▸ Qué se pide: Copia el fragmento del texto sobre Chile desde "En Chile nos" hasta "calles y plazas." y sustituye "miedo" por "temor" cada vez que aparezca.

En Chile nos acostumbramos a vivir con miedo, inicialmente a la dictadura, luego en la dictablanda, el miedo a enfermarse, perder el trabajo o jubilarse con 120 mil pesos; miedo a no poder pagar las deudas, deudas millonarias que tenemos desde que salimos de la universidad sin siquiera haber tenido un trabajo. Pero hoy ya no hay miedo. Ha pasado tiempo, y el grito de una generación sin miedo nos ha vuelto a empoderar y llenar de júbilo en las calles y plazas.      

El filósofo coreano Byung-Chul Han reflexiona sobre la fuerza y las aristas de la violencia cuando esta aparece en su forma explosiva o desnuda. La violencia desnuda no es creadora de espacios, no funda lugares; pues carece de esa fuerza; ella es solo destrucción. Según el filósofo, la violencia debe transformarse en poder para abrir espacios, de otro modo perderá su fuerza y acción. Más allá de lo interesante que Han plantea queda pendiente su lectura en nuestro contexto. El sujeto conformista y del rendimiento; no llega a ser tal en el Chile que habitamos. Aquí nos movemos entre un sujeto aún precarizado y marginado y otro autónomo, alienado o crítico. Sin embargo y en el decir del filósofo, “el vacío político se llena con el espectáculo de la escenificación mediática”. Nos parece acertado y sugerente leer los ataques al Metro como una puesta en escena del descontento político e institucional. Las estaciones siniestradas no fueron otra cosa que el escenario -muy bien escogido- para canalizar la tragedia humana de una sociedad exhausta.

▸ Registros de datos:
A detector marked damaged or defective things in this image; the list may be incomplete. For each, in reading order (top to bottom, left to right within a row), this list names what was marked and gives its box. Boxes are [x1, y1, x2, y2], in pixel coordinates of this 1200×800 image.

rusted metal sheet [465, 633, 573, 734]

* * *

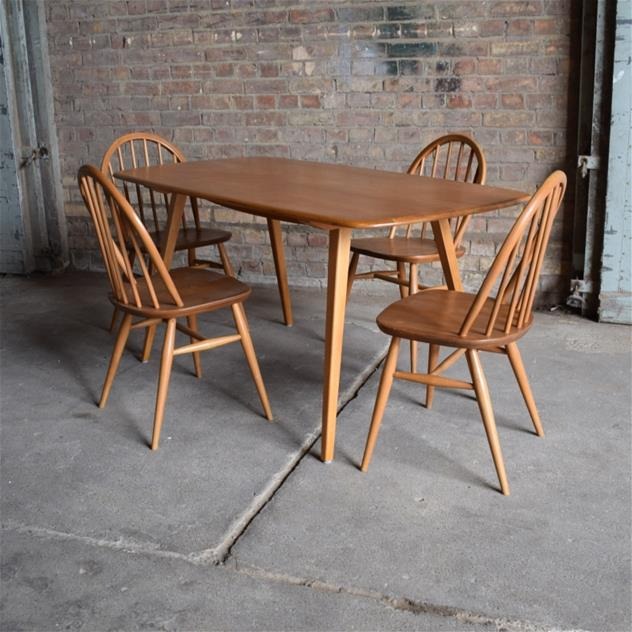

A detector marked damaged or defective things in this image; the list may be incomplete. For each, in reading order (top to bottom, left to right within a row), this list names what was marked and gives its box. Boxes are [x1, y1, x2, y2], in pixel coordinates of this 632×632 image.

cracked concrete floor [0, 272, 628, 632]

▸ Solución:
En Chile nos acostumbramos a vivir con temor, inicialmente a la dictadura, luego en la dictablanda, el temor a enfermarse, perder el trabajo o jubilarse con 120 mil pesos; temor a no poder pagar las deudas, deudas millonarias que tenemos desde que salimos de la universidad sin siquiera haber tenido un trabajo. Pero hoy ya no hay temor. Ha pasado tiempo, y el grito de una generación sin temor nos ha vuelto a empoderar y llenar de júbilo en las calles y plazas.